§ **PASSAGE PROVIDED**

Search for data assets with Data Catalog

This document explains how you can use Data Catalog to perform a search of data assets, such as:

  • BigQuery datasets, tables, views, and models
  • Pub/Sub data streams
  • Dataproc Metastore services, databases, and tables
  • Data Catalog tag templates, entry groups, and custom entries
  • Assets in enterprise data silos connected to Data Catalog

Search scope

Search results may be different for users with different permissions. Data Catalog search results are scoped according to the user's IAM role and permissions.

For example, if a user has BigQuery metadata read access to an object, that object will appear in their Data Catalog search results. To search for a table you need bigquery.tables.get permission for that table. To search for a dataset, you need bigquery.tables.get permission for that dataset. The BigQuery Metadata Viewer role (roles/bigquery.metadataViewer) includes the minimum required metadata read permissions for a dataset, table, or view to appear in search results.

The same access logic applies to all currently supported systems such as Pub/Sub and Data Catalog itself.

Date-sharded tables

Data Catalog aggregates date-sharded tables into a single logical entry. This entry has the same schema as the table shard with the most recent date, and contains aggregate information about the total number of shards. The entry derives its access level from the dataset it belongs to. Data Catalog search only shows these logical entries if the user has the access to the dataset that contains them. Individual date-sharded tables will not be visible in Data Catalog search, even if they are present in Data Catalog and can be tagged.

How to Search for data assets

Console

Console

  1. To perform a search for data assets, open the Data Catalog home page in the Google Cloud Console and enter a search query.
  2. When you click SEARCH or make a selection from the Explore data assets and Search tips panels on the Data Catalog home page, the Search page opens. If you made a selection from the panels on the home page, it will be carried over to the search box expression in order to qualify your search.
  3. You can also filter your search results by making selections from the Filters panel on the left.

Filters

Filters let you narrow down search results. All filters are grouped in sections:

  • Systems such as BigQuery, Pub/Sub, Dataproc Metastore, custom systems, and the Data Catalog itself.

  • Data types such as data streams, datasets, filesets, models, tables, views, services, databases, and custom types.

  • Projects lists all projects available to you.

  • Tags lists all tag templates available to you.

  • Datasets come from BigQuery.

The Tags section shows tag templates to filter by. A selected template filters for data assets with tags that use the chosen template. If no entries have such tags, all search results will be excluded even though the original search query may match some entries.

All sets of filters except Tags are refreshed depending on the search query change. Filters are populated using a sample of current search results. Therefore, the whole set of search results may include entries that match the current query but the filters that correspond to those entries may not be shown on the Filters panel.

§ **DATA RECORDS**
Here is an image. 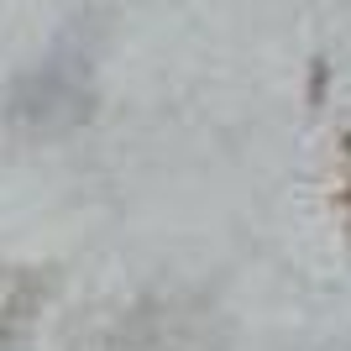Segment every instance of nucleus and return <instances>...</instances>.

...

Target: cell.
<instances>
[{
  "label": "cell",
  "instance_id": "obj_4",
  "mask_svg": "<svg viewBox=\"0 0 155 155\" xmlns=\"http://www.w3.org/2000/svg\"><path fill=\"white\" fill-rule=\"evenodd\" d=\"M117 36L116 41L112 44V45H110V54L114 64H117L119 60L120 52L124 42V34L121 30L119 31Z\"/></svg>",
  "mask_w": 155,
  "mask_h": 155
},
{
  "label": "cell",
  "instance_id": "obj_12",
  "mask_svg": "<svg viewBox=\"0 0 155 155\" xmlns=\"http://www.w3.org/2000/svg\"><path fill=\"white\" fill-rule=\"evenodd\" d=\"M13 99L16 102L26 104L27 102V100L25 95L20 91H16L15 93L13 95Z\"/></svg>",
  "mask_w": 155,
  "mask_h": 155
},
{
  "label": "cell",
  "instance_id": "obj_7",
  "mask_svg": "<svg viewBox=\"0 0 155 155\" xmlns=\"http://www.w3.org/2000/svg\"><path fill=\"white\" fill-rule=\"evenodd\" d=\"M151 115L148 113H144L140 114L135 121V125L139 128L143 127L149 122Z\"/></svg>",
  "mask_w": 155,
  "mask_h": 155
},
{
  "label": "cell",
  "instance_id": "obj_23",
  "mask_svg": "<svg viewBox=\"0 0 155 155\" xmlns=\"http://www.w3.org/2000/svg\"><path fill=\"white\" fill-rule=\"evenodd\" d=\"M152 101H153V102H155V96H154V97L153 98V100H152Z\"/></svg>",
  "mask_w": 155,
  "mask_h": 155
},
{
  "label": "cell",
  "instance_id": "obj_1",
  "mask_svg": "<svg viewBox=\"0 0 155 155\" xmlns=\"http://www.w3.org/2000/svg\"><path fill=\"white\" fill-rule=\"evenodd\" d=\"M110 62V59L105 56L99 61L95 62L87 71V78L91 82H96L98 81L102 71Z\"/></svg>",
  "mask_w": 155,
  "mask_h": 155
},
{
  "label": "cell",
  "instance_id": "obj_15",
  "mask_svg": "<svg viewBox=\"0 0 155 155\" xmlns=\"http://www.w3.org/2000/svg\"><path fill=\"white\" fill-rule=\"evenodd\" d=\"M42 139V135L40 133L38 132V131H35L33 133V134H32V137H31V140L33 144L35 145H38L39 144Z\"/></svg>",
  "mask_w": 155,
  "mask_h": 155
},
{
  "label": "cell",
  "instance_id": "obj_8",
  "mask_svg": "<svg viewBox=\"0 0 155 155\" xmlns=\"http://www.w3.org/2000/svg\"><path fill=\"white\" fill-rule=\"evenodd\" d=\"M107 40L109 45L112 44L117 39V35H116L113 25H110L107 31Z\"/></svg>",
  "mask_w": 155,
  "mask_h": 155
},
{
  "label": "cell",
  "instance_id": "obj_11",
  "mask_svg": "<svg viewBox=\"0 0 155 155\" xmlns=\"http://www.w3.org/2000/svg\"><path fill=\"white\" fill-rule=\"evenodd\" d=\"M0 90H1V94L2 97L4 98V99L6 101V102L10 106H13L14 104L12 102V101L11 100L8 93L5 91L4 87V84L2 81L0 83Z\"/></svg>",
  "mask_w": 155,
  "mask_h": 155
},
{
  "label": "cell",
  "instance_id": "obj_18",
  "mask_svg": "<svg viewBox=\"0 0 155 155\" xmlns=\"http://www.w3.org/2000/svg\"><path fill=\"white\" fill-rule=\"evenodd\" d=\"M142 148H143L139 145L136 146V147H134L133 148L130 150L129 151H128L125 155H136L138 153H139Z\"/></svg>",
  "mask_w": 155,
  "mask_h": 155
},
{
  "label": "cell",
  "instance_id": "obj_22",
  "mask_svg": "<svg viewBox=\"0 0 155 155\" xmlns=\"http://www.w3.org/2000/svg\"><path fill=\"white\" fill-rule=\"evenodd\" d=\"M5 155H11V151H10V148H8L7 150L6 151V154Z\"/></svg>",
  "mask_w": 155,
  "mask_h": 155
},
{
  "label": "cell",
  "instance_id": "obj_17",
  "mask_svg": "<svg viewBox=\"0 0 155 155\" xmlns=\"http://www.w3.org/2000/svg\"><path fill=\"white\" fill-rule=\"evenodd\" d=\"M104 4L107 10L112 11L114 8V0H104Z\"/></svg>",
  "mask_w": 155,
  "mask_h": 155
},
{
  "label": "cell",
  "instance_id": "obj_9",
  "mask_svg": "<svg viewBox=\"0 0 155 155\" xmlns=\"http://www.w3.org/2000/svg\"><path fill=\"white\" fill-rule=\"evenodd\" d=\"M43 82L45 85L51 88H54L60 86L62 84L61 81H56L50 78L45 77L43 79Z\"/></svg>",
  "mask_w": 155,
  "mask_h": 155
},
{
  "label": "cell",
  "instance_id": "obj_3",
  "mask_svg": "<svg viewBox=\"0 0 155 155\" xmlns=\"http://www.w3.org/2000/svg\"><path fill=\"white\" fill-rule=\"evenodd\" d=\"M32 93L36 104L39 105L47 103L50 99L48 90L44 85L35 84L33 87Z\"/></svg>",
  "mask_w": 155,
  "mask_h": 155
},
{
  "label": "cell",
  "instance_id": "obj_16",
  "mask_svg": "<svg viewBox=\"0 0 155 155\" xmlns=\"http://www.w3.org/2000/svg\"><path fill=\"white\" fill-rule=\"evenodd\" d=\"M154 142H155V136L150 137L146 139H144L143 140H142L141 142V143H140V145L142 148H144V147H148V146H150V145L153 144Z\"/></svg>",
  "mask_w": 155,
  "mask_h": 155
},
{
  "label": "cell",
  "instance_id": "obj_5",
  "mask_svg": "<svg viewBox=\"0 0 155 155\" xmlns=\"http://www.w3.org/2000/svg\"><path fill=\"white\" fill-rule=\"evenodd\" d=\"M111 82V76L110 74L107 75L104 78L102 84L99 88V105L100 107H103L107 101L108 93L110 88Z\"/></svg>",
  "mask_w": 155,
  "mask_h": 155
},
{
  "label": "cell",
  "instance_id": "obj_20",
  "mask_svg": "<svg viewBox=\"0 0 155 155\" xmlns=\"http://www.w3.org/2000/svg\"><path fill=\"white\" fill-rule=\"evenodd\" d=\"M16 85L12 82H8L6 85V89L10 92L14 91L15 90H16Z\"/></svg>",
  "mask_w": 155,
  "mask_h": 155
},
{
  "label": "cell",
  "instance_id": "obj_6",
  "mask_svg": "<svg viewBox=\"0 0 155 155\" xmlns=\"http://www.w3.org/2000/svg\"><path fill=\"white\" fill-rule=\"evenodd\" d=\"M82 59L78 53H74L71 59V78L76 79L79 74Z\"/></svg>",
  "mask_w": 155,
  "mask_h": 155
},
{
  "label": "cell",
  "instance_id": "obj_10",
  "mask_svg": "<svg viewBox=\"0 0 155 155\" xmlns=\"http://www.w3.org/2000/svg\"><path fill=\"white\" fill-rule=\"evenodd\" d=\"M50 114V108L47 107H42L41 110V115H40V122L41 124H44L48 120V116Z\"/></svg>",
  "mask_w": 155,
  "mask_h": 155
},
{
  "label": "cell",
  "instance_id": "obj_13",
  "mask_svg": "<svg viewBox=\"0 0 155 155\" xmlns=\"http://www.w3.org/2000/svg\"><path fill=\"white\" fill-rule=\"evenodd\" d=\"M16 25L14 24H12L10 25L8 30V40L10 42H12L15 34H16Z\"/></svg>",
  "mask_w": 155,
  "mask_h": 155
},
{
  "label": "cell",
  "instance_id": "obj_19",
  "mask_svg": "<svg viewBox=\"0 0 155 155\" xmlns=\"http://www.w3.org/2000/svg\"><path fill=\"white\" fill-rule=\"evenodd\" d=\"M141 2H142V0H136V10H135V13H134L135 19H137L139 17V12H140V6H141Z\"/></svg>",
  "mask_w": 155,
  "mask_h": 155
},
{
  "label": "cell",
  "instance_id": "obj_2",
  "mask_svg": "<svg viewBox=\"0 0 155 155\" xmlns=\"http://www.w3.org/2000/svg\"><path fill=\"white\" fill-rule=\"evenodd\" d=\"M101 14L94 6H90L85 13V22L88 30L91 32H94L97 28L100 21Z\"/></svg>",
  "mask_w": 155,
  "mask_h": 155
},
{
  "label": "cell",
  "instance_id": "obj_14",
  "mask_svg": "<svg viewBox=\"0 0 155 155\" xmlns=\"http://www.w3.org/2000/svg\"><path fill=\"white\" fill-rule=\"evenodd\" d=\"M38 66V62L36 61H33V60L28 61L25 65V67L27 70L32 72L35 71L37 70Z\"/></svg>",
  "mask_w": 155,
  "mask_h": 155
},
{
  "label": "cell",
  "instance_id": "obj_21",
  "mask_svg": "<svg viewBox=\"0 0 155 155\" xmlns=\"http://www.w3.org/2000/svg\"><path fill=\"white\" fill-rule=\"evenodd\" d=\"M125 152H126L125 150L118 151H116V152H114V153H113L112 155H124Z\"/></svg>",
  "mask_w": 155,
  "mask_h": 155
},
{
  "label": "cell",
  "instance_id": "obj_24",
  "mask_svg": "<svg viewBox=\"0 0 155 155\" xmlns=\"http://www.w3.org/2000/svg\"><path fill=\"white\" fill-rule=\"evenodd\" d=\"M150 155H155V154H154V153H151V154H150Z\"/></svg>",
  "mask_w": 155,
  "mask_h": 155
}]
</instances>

* * *

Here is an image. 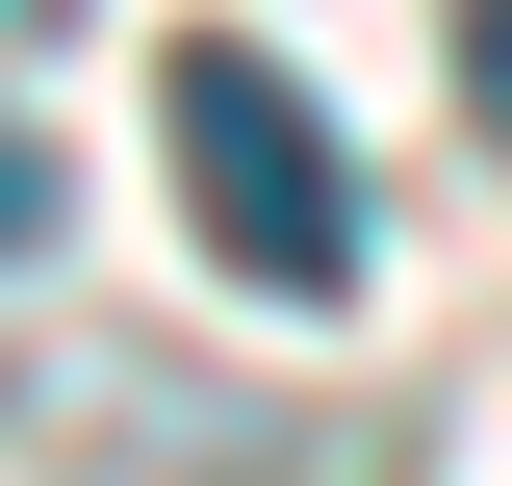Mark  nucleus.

§ **PROBLEMS AND TASKS**
**a)** Print the part of the Data Catalog document that opens with the words containing "Search for data assets with" and closes with "role and permissions.".
**b)** Condense the paragraph of the Data Catalog document that begins "Data Catalog aggregates date-sharded tables" into a bulleted list that keeps its main facts.
**c)** Using the Data Catalog document, answer these questions:
(i) Which role includes the minimum metadata read permissions for a dataset, table, or view to appear in search results?
(ii) Where on the page is the Filters panel?
(iii) Which sets of filters are not refreshed when the search query changes?
The listing plays no part in this work.

§ **RESULTS FOR EACH TASK**
**a)**
Search for data assets with Data Catalog

This document explains how you can use Data Catalog to perform a search of data assets, such as:

  • BigQuery datasets, tables, views, and models
  • Pub/Sub data streams
  • Dataproc Metastore services, databases, and tables
  • Data Catalog tag templates, entry groups, and custom entries
  • Assets in enterprise data silos connected to Data Catalog

Search scope

Search results may be different for users with different permissions. Data Catalog search results are scoped according to the user's IAM role and permissions.

**b)**
- Data Catalog combines date-sharded tables into one logical entry.
- That entry uses the schema of the shard with the most recent date and holds aggregate information about the total number of shards.
- Its access level comes from the dataset it belongs to.
- Search shows the entry only to users with access to that dataset.
- Individual date-sharded tables do not appear in search, even though they are in Data Catalog and can be tagged.

**c)**
(i) The BigQuery Metadata Viewer role (roles/bigquery.metadataViewer).
(ii) On the left.
(iii) Tags.